Wat je doet:
A. Herhaal woordelijk het stuk uit het fragment dat begint bij "Mocht ik er" en doorloopt tot en met "Hoe zit dit?".
B. Haal uit de rijen elke regel waarin de tekenreeks "instances" voorkomt en neem die regels ongewijzigd over.

Fragment:
------------------------
Dat is de reden waarom ik voorstander ben voor gratis inzage van de in Nederland geldende voorschriften.

Mocht ik er naast zitten en iemand anders dit anders zien dan verneem ik dit heel graag!
Rob van Gestel | Geplaatst op: 22-08-2012
Zie mijn bijdrage over de "Knooble-case" in tijdschrift voor wetgevingsvraagstukken, RegelMaat 2012 nr. 4 pagina 249 en volgende. Een uitgebreidere Engelstalige versie waarin wordt ingegaan op Fra.bo SpA volgt snel
Rob van Gestel | Geplaatst op: 07-08-2012
Weet iemand waarom bedrijven geharmoniseerde Europese normen niet bij de goedkoopste nationale normalisatie instelling aanschaffen? De meeste hebben toch een webshop en de teksten zijn in dat geval inhoudelijk identiek als het goed is (zeker als je de Engelse versie neemt). Hoe kan het dan dat er zulke grote prijsverschillen bestaan? Ik begrijp dat niet. Zijn er belemmeringen om je normen bij andere nationale normalisatie instellingen te kopen? Hoe zit dit?
Gerben van der Steen (teamleider handhaving) | Geplaatst op: 06-08-2012
De HR heeft een onjuiste aanname gedaan. In r.o. 3.5 geeft zij aan dat de NEN-normen \'zijn gericht tot personen en bedrijven die zich beroepshalve met het bouwen bezighouden en de kosten van het kennisnemen en het navolgen van de NEN-normen worden verdisconteerd in het ontwerp-, bouw- en onderhoudsproces.\'
Dit is (deels) onjuist. De rijksoverheid heeft er voor gekozen dat er steeds meer vergunningsvrij kan worden gebouwd. Daardoor wordt er meer gebouwd door particulieren en minder door professionals. De NEN-normen zijn niet bereikbaar voor een particulier (zeker niet als die dik moet betalen) met als resultaat dat veel vergunningsvrij bouwwerken niet conform bouwbesluit worden gebouwd. Als een burger geen geld wil/kan uitgeven aan een aannemer, architect of tekenaar, zal hij dat zeker niet doen aan een stapel NEN-normen.
------------------------
Aangeleverd materiaal:

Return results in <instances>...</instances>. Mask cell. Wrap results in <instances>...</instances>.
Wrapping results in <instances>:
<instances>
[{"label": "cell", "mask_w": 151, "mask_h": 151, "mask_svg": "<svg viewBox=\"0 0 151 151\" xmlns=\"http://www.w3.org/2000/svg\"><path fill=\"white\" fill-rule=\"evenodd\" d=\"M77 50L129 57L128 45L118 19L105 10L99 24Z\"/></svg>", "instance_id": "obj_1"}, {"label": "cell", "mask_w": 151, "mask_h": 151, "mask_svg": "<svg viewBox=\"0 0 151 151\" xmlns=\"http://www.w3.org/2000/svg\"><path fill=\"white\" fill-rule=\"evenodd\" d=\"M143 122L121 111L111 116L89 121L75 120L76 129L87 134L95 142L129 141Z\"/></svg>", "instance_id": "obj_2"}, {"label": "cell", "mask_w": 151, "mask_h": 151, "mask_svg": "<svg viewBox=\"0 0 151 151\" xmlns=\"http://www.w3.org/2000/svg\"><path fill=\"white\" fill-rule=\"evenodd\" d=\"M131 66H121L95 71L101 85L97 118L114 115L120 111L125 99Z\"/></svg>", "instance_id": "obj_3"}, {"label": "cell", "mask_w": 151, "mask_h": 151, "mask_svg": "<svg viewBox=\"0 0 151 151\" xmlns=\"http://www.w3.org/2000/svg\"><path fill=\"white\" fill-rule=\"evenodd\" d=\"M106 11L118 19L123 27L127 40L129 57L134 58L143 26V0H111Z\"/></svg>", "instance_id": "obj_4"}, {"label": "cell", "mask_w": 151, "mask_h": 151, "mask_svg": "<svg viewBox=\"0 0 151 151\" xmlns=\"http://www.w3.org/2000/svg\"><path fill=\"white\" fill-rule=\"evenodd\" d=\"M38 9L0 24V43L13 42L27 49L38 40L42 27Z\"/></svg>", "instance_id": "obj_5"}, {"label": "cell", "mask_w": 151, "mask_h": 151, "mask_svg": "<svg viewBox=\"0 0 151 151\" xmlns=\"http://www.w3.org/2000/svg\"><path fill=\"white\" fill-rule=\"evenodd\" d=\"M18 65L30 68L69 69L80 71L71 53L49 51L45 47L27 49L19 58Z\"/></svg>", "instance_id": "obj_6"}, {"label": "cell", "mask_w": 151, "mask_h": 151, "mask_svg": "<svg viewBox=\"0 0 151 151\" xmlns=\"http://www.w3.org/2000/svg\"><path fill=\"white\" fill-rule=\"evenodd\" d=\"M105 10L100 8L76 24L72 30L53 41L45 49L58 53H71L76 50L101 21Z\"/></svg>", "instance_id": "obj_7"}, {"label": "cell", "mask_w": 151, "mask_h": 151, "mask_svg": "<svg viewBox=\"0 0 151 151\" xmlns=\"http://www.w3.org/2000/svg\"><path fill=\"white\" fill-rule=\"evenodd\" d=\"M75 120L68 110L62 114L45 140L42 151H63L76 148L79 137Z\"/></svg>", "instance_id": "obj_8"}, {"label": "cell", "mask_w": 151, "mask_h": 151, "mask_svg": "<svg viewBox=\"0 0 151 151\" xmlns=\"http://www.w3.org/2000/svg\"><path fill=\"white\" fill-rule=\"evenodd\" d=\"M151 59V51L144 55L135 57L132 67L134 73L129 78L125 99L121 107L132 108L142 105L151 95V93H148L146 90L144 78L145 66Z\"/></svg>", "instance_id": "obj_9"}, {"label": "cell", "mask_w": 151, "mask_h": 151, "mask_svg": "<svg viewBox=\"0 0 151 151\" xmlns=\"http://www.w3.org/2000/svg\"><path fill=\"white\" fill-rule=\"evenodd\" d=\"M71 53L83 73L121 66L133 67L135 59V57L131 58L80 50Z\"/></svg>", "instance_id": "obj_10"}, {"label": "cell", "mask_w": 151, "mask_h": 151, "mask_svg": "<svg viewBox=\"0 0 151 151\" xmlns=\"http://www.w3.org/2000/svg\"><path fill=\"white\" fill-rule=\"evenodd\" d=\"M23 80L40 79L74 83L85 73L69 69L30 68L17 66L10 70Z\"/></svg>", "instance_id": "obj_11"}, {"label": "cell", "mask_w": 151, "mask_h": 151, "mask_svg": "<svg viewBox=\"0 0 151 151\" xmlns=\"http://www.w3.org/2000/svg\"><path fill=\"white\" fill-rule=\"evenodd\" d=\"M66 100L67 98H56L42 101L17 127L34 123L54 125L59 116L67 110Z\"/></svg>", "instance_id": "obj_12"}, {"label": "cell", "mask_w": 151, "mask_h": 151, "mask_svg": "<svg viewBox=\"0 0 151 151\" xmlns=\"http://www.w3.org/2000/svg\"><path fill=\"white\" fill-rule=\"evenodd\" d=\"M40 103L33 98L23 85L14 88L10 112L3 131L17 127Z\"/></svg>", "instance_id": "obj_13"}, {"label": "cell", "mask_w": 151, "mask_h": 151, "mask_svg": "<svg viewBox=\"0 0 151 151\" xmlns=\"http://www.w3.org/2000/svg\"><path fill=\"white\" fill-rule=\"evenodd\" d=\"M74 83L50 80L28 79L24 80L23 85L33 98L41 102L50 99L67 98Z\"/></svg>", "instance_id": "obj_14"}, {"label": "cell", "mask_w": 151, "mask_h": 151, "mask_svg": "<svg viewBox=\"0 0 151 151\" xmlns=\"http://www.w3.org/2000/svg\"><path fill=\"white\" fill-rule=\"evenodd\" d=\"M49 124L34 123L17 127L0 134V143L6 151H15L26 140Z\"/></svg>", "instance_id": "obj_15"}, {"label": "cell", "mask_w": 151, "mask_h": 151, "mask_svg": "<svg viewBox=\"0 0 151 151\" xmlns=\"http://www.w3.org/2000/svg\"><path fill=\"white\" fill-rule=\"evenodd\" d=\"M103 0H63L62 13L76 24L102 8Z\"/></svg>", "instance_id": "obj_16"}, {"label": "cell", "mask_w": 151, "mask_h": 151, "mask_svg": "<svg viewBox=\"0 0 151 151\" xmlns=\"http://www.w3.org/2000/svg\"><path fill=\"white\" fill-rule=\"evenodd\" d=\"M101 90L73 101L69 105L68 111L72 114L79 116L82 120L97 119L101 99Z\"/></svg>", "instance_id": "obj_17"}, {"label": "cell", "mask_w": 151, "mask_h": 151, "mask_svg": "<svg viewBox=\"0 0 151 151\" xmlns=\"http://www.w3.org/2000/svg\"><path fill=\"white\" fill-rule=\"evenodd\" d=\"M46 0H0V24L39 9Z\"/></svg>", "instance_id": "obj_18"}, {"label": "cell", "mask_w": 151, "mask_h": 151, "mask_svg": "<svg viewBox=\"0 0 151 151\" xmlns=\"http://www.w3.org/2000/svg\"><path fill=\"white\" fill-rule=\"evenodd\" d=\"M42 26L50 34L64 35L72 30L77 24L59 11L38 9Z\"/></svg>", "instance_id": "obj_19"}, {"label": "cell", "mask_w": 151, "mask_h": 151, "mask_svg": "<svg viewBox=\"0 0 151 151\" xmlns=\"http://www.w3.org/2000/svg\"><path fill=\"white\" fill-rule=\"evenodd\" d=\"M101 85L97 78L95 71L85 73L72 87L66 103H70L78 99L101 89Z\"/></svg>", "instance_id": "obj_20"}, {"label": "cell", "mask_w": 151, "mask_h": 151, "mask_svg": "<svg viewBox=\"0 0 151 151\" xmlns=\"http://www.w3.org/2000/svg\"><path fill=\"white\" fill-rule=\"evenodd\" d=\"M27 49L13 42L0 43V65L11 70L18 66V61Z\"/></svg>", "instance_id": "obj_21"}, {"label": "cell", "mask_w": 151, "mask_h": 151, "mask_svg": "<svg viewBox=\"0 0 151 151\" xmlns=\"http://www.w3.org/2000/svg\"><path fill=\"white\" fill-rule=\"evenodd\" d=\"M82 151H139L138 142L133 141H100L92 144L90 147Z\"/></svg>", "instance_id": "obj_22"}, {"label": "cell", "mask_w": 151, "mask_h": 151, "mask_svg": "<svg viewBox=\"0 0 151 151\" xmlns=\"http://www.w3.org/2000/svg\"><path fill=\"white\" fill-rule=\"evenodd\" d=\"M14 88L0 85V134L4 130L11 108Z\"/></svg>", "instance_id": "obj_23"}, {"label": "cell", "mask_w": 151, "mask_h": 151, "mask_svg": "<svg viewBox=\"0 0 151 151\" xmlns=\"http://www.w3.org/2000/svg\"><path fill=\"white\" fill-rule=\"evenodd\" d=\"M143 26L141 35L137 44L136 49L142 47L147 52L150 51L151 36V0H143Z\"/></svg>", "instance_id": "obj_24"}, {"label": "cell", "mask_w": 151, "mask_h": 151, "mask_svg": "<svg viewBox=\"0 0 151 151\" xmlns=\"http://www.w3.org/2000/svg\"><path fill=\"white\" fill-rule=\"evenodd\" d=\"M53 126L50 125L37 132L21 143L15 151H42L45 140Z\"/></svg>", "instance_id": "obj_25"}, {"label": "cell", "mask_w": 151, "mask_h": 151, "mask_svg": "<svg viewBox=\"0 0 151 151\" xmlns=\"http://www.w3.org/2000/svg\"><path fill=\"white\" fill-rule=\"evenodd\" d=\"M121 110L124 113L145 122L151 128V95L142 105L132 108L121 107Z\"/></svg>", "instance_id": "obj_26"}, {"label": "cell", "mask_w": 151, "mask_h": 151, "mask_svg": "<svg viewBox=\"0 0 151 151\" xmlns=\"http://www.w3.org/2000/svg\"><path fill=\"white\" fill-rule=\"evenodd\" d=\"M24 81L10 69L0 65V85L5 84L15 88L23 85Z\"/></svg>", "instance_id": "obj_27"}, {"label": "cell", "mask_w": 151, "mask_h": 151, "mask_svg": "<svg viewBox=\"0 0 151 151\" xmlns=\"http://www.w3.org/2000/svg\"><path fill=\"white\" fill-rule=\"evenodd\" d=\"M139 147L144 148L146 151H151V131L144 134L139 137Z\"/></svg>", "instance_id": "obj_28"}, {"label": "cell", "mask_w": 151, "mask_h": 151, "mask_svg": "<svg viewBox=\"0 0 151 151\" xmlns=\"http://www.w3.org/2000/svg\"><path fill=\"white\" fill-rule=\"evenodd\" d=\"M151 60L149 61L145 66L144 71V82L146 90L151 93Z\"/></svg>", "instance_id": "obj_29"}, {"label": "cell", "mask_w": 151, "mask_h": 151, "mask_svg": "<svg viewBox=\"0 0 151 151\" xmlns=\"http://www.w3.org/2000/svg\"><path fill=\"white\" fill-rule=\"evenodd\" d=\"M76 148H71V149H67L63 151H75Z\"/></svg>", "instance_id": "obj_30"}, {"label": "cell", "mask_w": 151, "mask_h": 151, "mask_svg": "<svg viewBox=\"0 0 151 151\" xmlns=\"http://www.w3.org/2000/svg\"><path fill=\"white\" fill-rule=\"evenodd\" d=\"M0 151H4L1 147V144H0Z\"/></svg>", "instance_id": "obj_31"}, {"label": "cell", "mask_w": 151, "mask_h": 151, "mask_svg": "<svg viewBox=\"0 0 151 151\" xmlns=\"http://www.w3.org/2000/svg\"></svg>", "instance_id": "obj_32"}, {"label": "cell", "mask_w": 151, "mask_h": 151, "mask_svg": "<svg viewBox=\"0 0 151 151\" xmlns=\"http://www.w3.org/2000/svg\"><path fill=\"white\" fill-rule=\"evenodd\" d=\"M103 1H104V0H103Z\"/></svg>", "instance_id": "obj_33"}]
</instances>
------------------------
Schriftelijke antwoorden:
A.
Mocht ik er naast zitten en iemand anders dit anders zien dan verneem ik dit heel graag!
Rob van Gestel | Geplaatst op: 22-08-2012
Zie mijn bijdrage over de "Knooble-case" in tijdschrift voor wetgevingsvraagstukken, RegelMaat 2012 nr. 4 pagina 249 en volgende. Een uitgebreidere Engelstalige versie waarin wordt ingegaan op Fra.bo SpA volgt snel
Rob van Gestel | Geplaatst op: 07-08-2012
Weet iemand waarom bedrijven geharmoniseerde Europese normen niet bij de goedkoopste nationale normalisatie instelling aanschaffen? De meeste hebben toch een webshop en de teksten zijn in dat geval inhoudelijk identiek als het goed is (zeker als je de Engelse versie neemt). Hoe kan het dan dat er zulke grote prijsverschillen bestaan? Ik begrijp dat niet. Zijn er belemmeringen om je normen bij andere nationale normalisatie instellingen te kopen? Hoe zit dit?

B.
Return results in <instances>...</instances>. Mask cell. Wrap results in <instances>...</instances>.
Wrapping results in <instances>:
<instances>
</instances>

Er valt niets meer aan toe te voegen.